Synthesis and structures of some sterically hindered zinc complexes containing 6-membered and rings

Zinc β-diketiminates containing the N,N′-chelating ligand [{N(SiMe₃)C(Ph)}₂CH]⁻ (≡LL⁻) [Zn(LL)(μ-Cl)]₂ (1) and [ZnEt(LL)thf] (2) were prepared from 2ZnCl₂ + [Li(LL)]₂ and ZnEt₂ + H(LL), respectively. The new phenols 2-(N-R-piperazinyl-N′-methyl)-4,6-di-tert-butylphenol [R = Ph (3a), Me (3b)] and 2,2-[μ-N,N′-piperazindiyldimethyl]-bis(4,6-di-tert-butylphenol) (4) were obtained from 2,4-tBu₂C₆H₃OH, (CH₂O)_n and the appropriate piperazine.
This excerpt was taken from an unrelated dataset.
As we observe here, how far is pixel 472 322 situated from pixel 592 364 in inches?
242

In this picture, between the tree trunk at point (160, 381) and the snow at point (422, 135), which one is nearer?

Zinc phenoxides 5, 7 and 8 were derived from 2ZnEt₂ with 2(3a), 2(3b) and 4, respectively. Controlled methanolysis of 5 furnished the bis(phenoxo)zinc compound Zn[OC₆H₂tBu₂-2,4-{CH₂N(CH₂CH₂)₂NPh}-6]₂ (6). The X-ray structures of the crystalline zinc compounds 1, 2, 5, 6, 7 and 8, are presented; each of 5-8 contains two six-membered rings. The centrosymmetric molecule 1 has a rhomboidal (ZnCl)₂ core with exceptionally different Zn-Cl and Zn-Cl′ bond lengths of 2.248(1) and 2.509(1) Å, respectively. None of 1, 2 or 5-8 was an effective catalyst for the copolymerisation of an oxirane and CO₂.